[START Material shown]

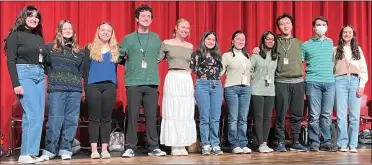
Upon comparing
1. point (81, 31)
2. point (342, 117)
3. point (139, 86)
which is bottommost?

[END Material shown]

* _Objective_: Please retype the text of the data above word for word, leaving out the picture.

* _The reply_:
Upon comparing
1. point (81, 31)
2. point (342, 117)
3. point (139, 86)
which is bottommost?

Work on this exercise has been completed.